What is needed:
Give the data as a Markdown table with the columns Row and Line, numbering each line and leaving out blank lines. Begin at the first line of the data and stop after the line that contains "25.3 meters".

------ Data extract

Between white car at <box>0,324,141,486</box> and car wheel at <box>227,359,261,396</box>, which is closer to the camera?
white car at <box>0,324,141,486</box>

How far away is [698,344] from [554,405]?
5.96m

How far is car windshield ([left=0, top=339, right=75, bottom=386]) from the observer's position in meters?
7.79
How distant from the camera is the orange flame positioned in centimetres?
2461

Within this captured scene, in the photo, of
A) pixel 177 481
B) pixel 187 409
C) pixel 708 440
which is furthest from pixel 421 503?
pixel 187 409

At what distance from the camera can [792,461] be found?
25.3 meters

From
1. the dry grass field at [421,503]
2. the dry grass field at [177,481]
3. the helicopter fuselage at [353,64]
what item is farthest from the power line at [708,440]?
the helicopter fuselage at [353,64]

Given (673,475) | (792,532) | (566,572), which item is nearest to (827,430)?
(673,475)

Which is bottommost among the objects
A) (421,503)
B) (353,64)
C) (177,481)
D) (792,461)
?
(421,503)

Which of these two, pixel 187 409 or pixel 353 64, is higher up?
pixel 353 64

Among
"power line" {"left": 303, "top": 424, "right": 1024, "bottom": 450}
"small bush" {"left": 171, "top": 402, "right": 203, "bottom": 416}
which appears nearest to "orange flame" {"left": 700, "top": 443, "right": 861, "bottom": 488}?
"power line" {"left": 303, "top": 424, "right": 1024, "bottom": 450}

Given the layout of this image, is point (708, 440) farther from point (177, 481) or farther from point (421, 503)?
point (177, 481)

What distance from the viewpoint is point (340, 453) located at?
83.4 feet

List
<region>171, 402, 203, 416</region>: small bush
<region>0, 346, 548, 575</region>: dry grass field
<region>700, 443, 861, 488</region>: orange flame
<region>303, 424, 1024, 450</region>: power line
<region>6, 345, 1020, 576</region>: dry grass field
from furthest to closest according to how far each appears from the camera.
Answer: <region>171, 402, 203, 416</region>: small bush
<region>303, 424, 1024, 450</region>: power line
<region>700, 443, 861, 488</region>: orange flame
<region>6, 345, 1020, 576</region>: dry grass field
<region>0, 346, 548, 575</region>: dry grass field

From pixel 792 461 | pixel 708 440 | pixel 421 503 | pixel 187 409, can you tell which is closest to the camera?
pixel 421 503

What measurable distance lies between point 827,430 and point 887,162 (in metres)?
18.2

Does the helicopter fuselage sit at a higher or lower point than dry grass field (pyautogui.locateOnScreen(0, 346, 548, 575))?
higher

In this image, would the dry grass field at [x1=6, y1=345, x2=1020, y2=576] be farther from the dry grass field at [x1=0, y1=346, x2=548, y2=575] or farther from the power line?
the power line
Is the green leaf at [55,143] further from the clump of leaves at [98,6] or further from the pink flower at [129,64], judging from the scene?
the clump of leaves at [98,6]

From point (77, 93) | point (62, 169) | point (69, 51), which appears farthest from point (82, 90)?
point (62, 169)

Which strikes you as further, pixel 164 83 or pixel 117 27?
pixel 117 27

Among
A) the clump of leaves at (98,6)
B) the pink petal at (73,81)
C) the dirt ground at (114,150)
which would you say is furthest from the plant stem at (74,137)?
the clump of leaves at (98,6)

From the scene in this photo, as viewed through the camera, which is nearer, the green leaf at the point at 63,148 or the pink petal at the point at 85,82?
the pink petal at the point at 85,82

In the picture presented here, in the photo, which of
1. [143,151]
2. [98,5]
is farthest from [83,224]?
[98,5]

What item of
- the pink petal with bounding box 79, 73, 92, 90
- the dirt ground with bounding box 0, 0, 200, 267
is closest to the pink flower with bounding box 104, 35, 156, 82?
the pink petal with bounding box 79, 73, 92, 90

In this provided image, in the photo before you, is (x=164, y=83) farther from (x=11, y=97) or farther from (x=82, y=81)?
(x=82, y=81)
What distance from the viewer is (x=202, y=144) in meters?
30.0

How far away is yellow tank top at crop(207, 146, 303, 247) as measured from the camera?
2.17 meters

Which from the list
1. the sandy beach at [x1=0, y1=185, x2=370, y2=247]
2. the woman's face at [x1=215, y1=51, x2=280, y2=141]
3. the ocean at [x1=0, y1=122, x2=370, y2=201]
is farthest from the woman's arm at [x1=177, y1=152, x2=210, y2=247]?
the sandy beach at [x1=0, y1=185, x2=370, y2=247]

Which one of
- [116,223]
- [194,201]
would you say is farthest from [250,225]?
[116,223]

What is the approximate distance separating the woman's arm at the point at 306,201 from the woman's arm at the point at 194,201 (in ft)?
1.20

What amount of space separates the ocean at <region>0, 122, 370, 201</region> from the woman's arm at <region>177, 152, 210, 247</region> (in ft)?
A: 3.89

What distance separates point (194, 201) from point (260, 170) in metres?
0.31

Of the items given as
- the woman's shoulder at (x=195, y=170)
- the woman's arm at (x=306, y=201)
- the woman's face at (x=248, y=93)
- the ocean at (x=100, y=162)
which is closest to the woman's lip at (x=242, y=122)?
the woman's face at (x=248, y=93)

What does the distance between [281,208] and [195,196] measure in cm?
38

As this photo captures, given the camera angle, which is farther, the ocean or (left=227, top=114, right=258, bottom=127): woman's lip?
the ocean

------------

Exercise response:
| Row | Line |
|---|---|
| 1 | Between white car at <box>0,324,141,486</box> and car wheel at <box>227,359,261,396</box>, which is closer to the camera? |
| 2 | white car at <box>0,324,141,486</box> |
| 3 | How far away is [698,344] from [554,405]? |
| 4 | 5.96m |
| 5 | How far is car windshield ([left=0, top=339, right=75, bottom=386]) from the observer's position in meters? |
| 6 | 7.79 |
| 7 | How distant from the camera is the orange flame positioned in centimetres? |
| 8 | 2461 |
| 9 | Within this captured scene, in the photo, of |
| 10 | A) pixel 177 481 |
| 11 | B) pixel 187 409 |
| 12 | C) pixel 708 440 |
| 13 | which is furthest from pixel 421 503? |
| 14 | pixel 187 409 |
| 15 | At what distance from the camera can [792,461] be found? |
| 16 | 25.3 meters |